**Trecho do texto**.
Há décadas venho afirmando que o egoísmo só irá desaparecer quando desaparecer a generosidade. Ou seja,
o parasita só desaparecerá quando não houver mais hospedeiro a ser parasitado. Assim sendo, todo aquele que defender a generosidade como virtude estará indiretamente defendendo a existência de egoístas!
A superação da dualidade egoísmo-generosidade corresponde ao modo de ser
que chamo de justo: aquele no qual não se recebe mais do que se dá, mas
também não se dá mais do que recebe.
O justo terá que ser um indivíduo independente, tanto do ponto de
vista prático como emocional. Não poderá necessitar de ninguém para as
questões práticas da sobrevivência, como é o caso do egoísta. Não poderá
necessitar de ninguém do ponto de vista do aconchego emocional, como é o
caso do generoso. Isso não significa que não deseje estabelecer elos
nos quais hajam trocas de todos os tipos. Trocas justas.
Não se deve desprezar também a diferença entre necessidade e desejo. No
caso do desejo, o que está em jogo é o prazer e não a necessidade, de
modo que tendemos a ser muito mais cuidadosos na “contabilidade” que
envolve as trocas com os que nos cercam.
Pessoas maduras emocionalmente gostam de se relacionar social e
afetivamente. Por não precisarem vitalmente das outras pessoas não são
obrigadas a estar com elas o tempo todo, como costuma acontecer com os
egoístas, mais imaturos e dependentes.
Pessoas mais maduras gostam também de ficar consigo mesmas, com seus
pensamentos, seus sonhos, suas músicas, seus livros, etc. Pessoas mais
maduras são aquelas que desenvolveram mais firmemente sua
individualidade e chegaram a um modo de ser que lhes agrada; assim,
conviver consigo mesmas também é um bom programa!

**Trecho da listagem**.
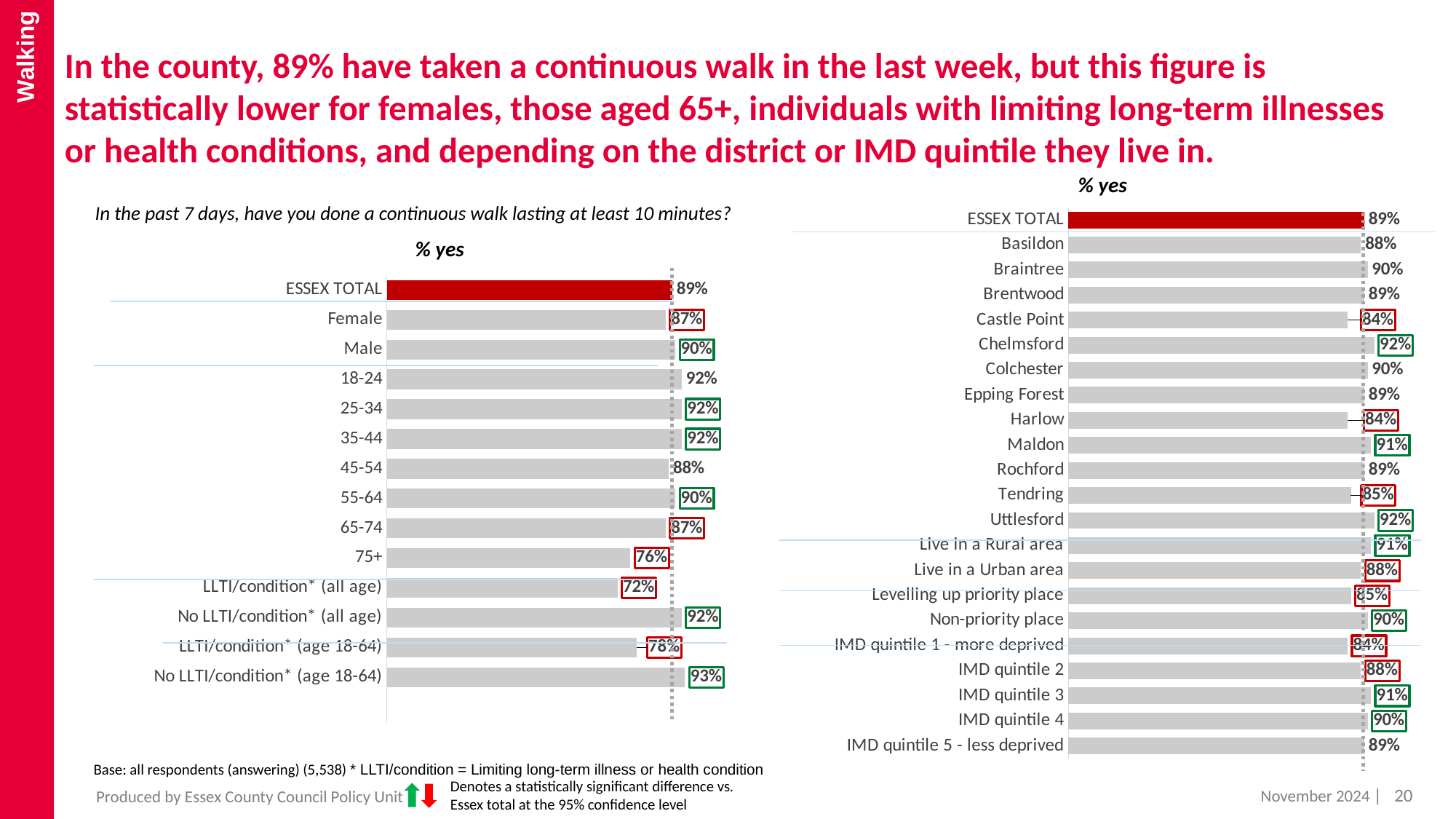
On the left chart, what is the value for Female? 87% On the right chart, which is larger, the value for Live in a Rural area or Live in a Urban area? Live in a Rural area On the left chart, which category has the highest value? No LLTI/condition* (age 18-64) How many categories are plotted on the right chart? 22 On the left chart, which is larger, the value for Male or the value for Female? Male On the left chart, what is the value for 75+? 76% On the right chart, what is the value for Tendring? 85% On the right chart, what is the difference between Chelmsford and Harlow? 8% What type of chart is the left chart? Bar chart On the left chart, what is the difference between No LLTI/condition* (all age) and LLTI/condition* (all age)? 20% On the left chart, which category has the lowest value? LLTI/condition* (all age) On the right chart, what is the value for IMD quintile 3? 91%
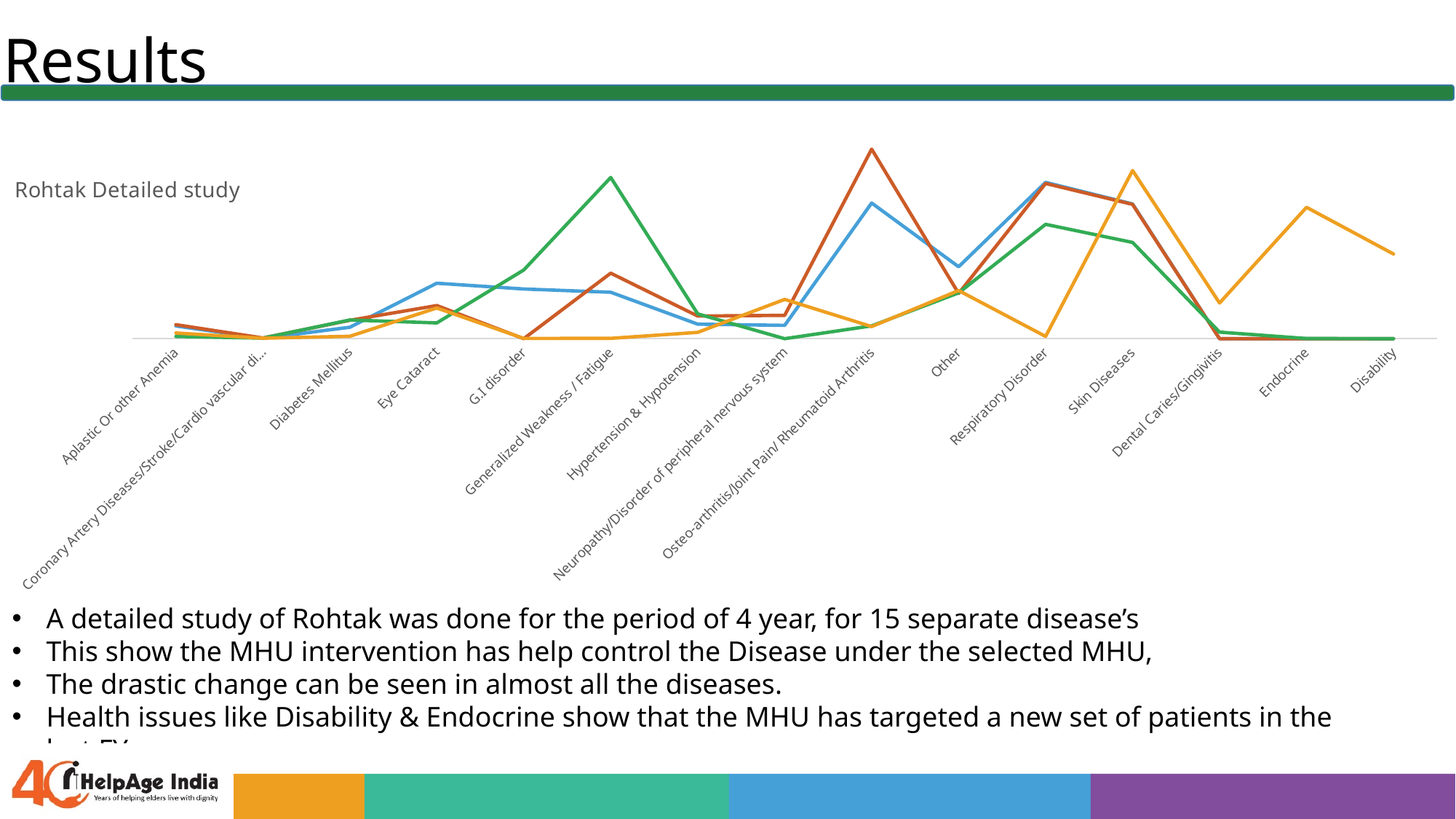
Does the yellow line rise or fall from Dental Caries/Gingivitis to Endocrine? rise At which category does the yellow line reach its highest value? Skin Diseases What is the title of the chart? Rohtak Detailed study At Disability, which line is higher: the yellow line or the green line? yellow line How many lines are plotted on the chart? 4 At Generalized Weakness / Fatigue, which line is higher: the green line or the red line? green line Which line has the highest value at Endocrine? yellow line At which category does the blue line reach its highest value? Respiratory Disorder What kind of chart is shown on the slide? line chart At which category does the red line reach its highest value? Osteo-arthritis/Joint Pain/ Rheumatoid Arthritis How many disease categories are shown along the x axis of the chart? 15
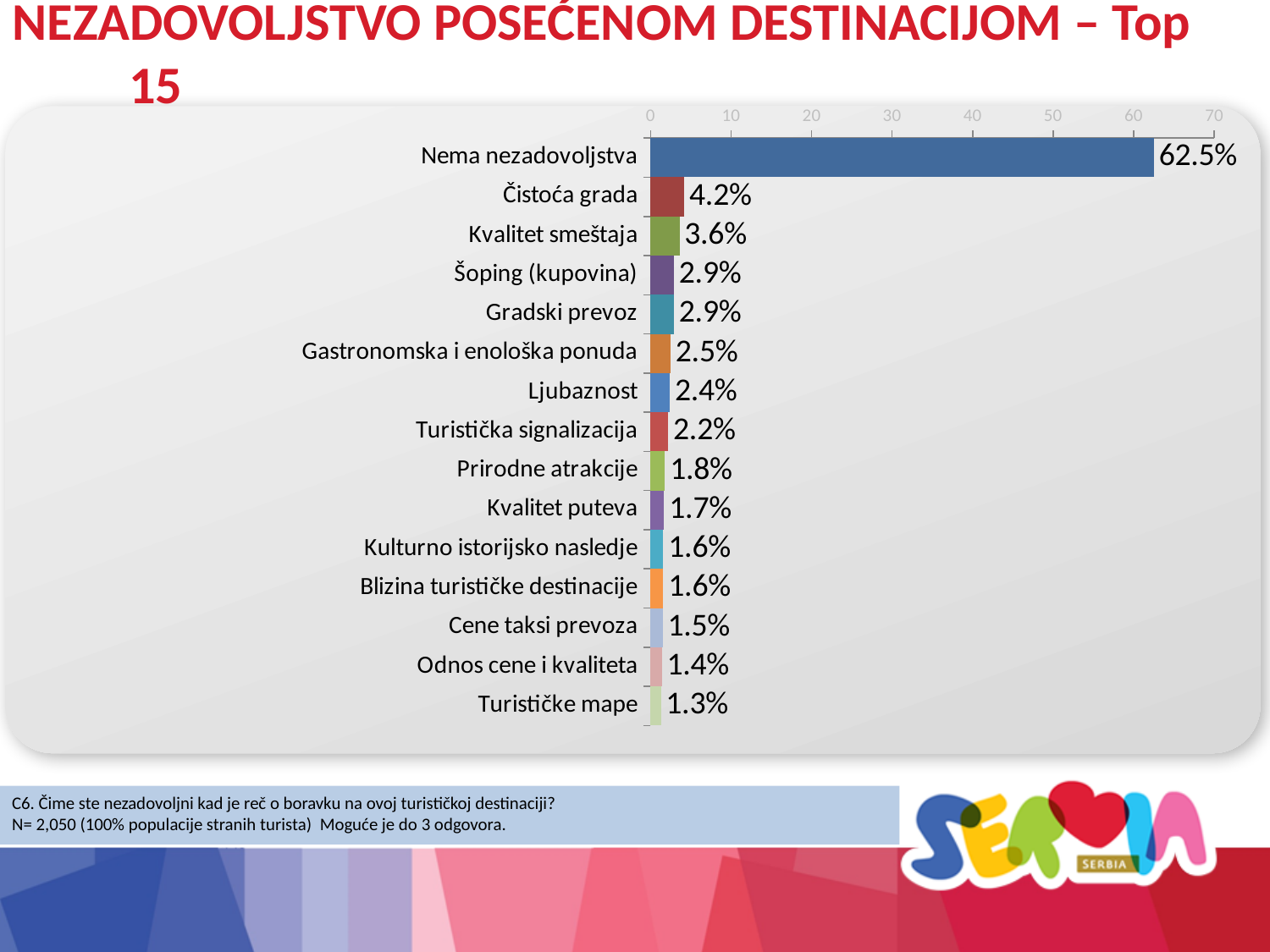
Which category has the lowest value? Turističke mape What is the difference between the values for Čistoća grada and Kvalitet smeštaja? 0.6% Which category has the highest value? Nema nezadovoljstva Which is larger, the value for Ljubaznost or the value for Prirodne atrakcije? Ljubaznost Is the value for Nema nezadovoljstva greater or less than 60? greater What is the value for Nema nezadovoljstva? 62.5% What kind of chart is shown on the slide? bar chart How many categories are shown in the chart? 15 What is the value for Kvalitet puteva? 1.7% What is the value for Turističke mape? 1.3% What is the value for Gastronomska i enološka ponuda? 2.5% What is the value for Čistoća grada? 4.2%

**O que fazer**.
(1) Responda com base no texto sobre egoísmo e generosidade:
(a) Quando o egoísmo irá desaparecer?
(b) Que nome recebe o modo de ser que supera a dualidade egoísmo-generosidade?
(c) Em que caso o que está em jogo é o prazer, e não a necessidade?
(2) No texto sobre egoísmo e generosidade, com quais coisas as pessoas mais maduras gostam de ficar quando estão consigo mesmas? Liste todas.
(3) Dê continuidade ao texto sobre egoísmo e generosidade a partir da última frase.

**Respostas em ordem**.
(1)
(a) Quando desaparecer a generosidade.
(b) Justo.
(c) No caso do desejo.

(2) Seus pensamentos, seus sonhos, suas músicas e seus livros.

(3)
Pessoas mais maduras são, pois, individualistas, aquelas que exercitam com prazer suas individualidades.
Costumam preferir um convívio social mais restrito, de modo que são mais
exigentes na escolha dos seus amigos e conhecidos. Outras não se sentem
muito gratificadas com as interações humanas e pode muito bem ser que
prefiram uma vida mais solitária. Especialmente aquelas que já se
conciliaram com essa peculiaridade da nossa condição.
Sim, porque é provável que uma das razões pelas quais temos demorado
tanto para atingir esse estágio que pode ser chamado de nascimento
emocional deriva da nossa dificuldade de aceitar a condição de seres
únicos e sozinhos.
Nascemos fisicamente no momento do parto e só depois de vários meses
conseguimos nos reconhecer como separados de nossas mães, o que
corresponde ao nascimento psicológico.
Parece que precisamos mais de 20 anos para que aconteça o nascimento
emocional, isso para aqueles poucos que conseguem chegar até aí!
Reafirmo minha convicção que o individualismo corresponde ao atingimento
da maturidade emocional, condição indispensável para o estabelecimento
de relações afetivas de qualidade e também o surgimento de um efetivo
avanço moral entre nós.
Essa é a boa notícia que deriva das dramáticas e nem sempre adequadas
mudanças que temos acompanhado nos últimos 50 anos. Espero que tenhamos
tempo para vê-la florescer, o que só acontecerá se o mundo não acabar
justamente em mais uma guerra entre o “bem” e o “mal”!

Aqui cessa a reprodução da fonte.